Women are getting interested in diving nowadays. In this part of our health section we want to give some information about the facts on “women and diving”.

PMS is an ill-defined group of symptoms that are associated with the hormonal changes that occur in the week or so prior to menses. When severe, the personality and anti-social behavior associated with PMS could be a definite problem in diver interaction on a dive-boat and with a buddy. If the PMS is severe, there seems to be an association with underlying psychiatric disorders. It also worsens as the diver ages, associated with the widening range of estrogen swings. Hormonal replacement works well with PMS. SSRI’s have been found beneficial.

Pregnancy and Diving
One of the most frequent questions people ask is regarding scuba diving while pregnant. The quick answer is “Please don’t dive” while you’re pregnant. We don’t have very good data showing that hyperbaric pressure harms the fetus, and in fact, there are case records of HBO treatment of pregnant mothers with carbon monoxide poisoning without adverse effect on the fetus. However, the fetus does not have the protection of the lungs in filtering out the bubbles as does an adult.

Breast Feeding
There is some concern among divers who are nursing that their infants might be harmed by ‘nitrogen bubbles’ in breast milk. This of no concern as nitrogen does not seem to form bubbles in the milk located in the breast glands. Even if the nitrogen were in bubbles, it would do the infant no harm. Ingesting bubbles, even if microscopic, would in no way be harmful to the child, as it would reside in the gastrointestinal tract where gas is a prominent feature already.

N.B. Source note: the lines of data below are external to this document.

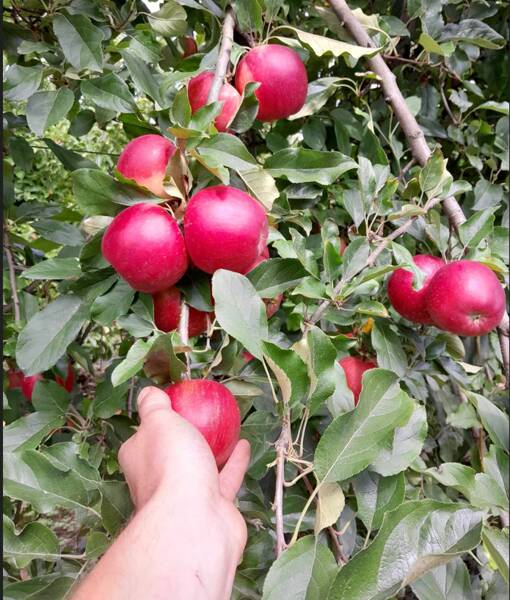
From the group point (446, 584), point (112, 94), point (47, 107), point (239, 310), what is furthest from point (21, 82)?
point (446, 584)

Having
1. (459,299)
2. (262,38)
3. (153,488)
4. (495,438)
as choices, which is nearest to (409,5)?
(262,38)

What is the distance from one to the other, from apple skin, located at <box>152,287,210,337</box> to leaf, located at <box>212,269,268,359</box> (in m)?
0.09

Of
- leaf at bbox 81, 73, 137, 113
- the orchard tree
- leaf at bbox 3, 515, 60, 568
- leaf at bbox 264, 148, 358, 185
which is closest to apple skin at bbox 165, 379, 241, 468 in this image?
the orchard tree

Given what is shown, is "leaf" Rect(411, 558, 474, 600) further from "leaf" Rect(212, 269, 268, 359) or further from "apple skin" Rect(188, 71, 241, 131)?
"apple skin" Rect(188, 71, 241, 131)

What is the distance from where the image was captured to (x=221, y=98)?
2.46 ft

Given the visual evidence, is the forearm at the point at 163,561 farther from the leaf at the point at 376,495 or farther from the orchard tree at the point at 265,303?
the leaf at the point at 376,495

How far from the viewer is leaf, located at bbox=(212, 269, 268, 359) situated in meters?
0.59

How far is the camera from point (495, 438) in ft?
2.06

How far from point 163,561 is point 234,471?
0.50 ft

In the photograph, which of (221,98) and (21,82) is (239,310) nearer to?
(221,98)

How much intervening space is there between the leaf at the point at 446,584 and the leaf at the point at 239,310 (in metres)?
0.27

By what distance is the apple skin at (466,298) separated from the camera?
827 millimetres

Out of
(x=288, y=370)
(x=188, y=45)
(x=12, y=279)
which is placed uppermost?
(x=188, y=45)

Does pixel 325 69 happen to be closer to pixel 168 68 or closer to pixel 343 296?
pixel 168 68
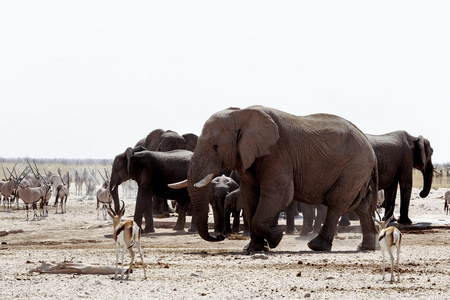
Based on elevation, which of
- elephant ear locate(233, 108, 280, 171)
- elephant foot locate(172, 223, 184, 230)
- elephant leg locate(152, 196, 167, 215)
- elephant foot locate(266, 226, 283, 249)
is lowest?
elephant foot locate(172, 223, 184, 230)

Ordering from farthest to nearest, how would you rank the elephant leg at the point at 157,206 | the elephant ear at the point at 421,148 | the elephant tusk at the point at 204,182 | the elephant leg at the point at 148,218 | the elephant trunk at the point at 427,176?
the elephant leg at the point at 157,206 < the elephant trunk at the point at 427,176 < the elephant ear at the point at 421,148 < the elephant leg at the point at 148,218 < the elephant tusk at the point at 204,182

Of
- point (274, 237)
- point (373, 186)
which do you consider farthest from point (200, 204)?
point (373, 186)

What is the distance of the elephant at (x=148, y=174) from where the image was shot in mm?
21297

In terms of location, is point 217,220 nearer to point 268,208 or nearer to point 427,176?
point 268,208

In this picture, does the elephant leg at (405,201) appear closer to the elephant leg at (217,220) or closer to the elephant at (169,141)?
the elephant leg at (217,220)

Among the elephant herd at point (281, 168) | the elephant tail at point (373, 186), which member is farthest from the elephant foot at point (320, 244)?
the elephant tail at point (373, 186)

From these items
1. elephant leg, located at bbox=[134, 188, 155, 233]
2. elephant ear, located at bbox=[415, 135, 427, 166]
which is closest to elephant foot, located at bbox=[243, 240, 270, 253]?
elephant leg, located at bbox=[134, 188, 155, 233]

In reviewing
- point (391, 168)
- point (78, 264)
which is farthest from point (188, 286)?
Answer: point (391, 168)

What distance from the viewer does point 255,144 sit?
14422mm

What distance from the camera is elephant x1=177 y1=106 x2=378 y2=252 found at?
14594 mm

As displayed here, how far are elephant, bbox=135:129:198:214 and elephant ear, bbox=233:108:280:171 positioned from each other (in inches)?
507

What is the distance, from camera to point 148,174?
21.4 metres

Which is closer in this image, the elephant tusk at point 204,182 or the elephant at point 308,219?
the elephant tusk at point 204,182

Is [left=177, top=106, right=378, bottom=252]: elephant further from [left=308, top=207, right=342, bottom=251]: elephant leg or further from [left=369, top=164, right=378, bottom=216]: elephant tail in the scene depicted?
[left=369, top=164, right=378, bottom=216]: elephant tail
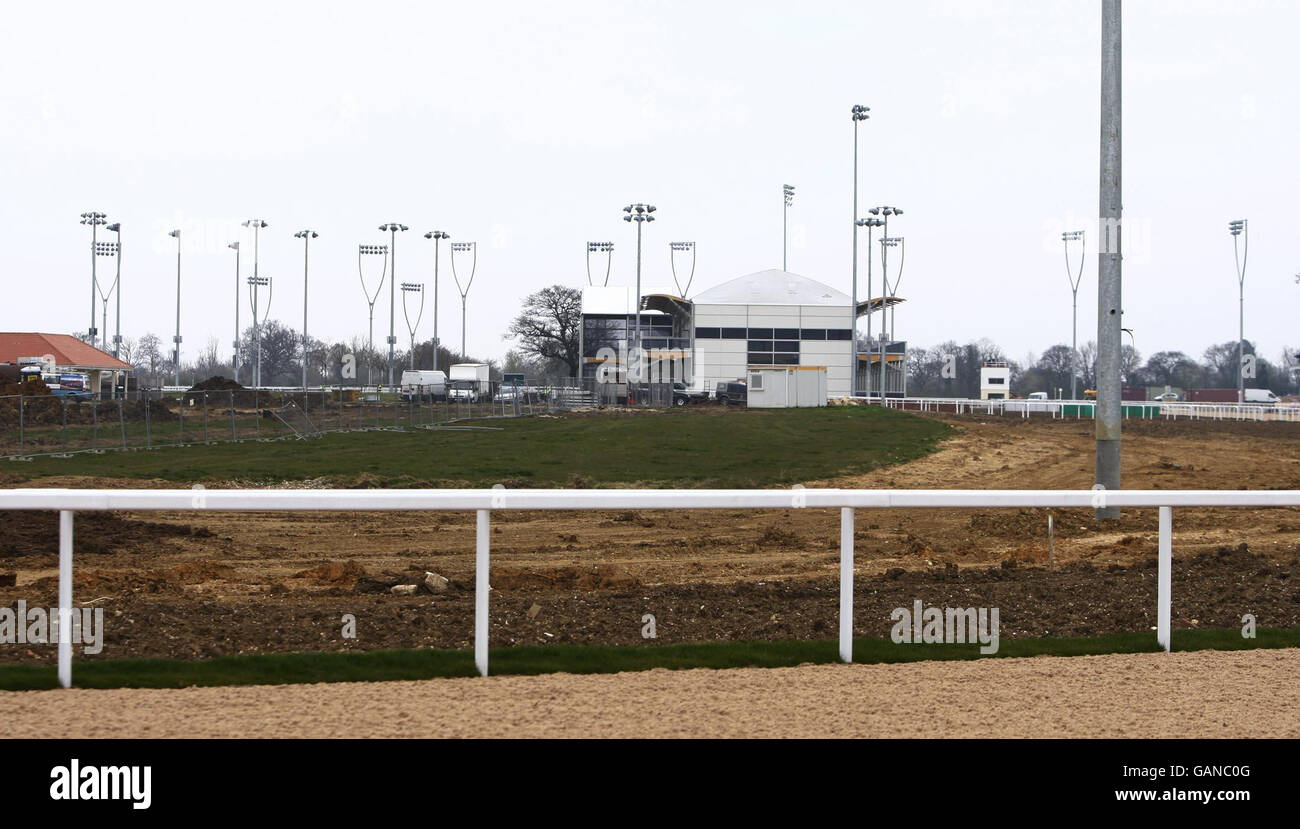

Breast engorgement can occur during the dive excursion since the infant will be away from the breast for several hours. This engorgement can be uncomfortable due to snug dive suits and gear straps. Some accommodation should be made for this eventuality. The changes in pressure of diving would not effect the engorged breasts in any way. Thought should be directed toward possible use of a breast pump, saving the milk in refrigeration for the infant.

Finally, Dr. Maida Taylor has stated (Medical Seminars, 1998), that there are some concerns about the combined energy expenditure of nursing and diving, and the associated dehydration related to immersion causing a decrease in the amount of breast milk. Should this happen, the mother should be prepared to supplement with some formula approved by the Pediatrician. In this regard, it might be wise to consider postponing diving until the infant is weaned, which is usually around the sixth month in Western culture.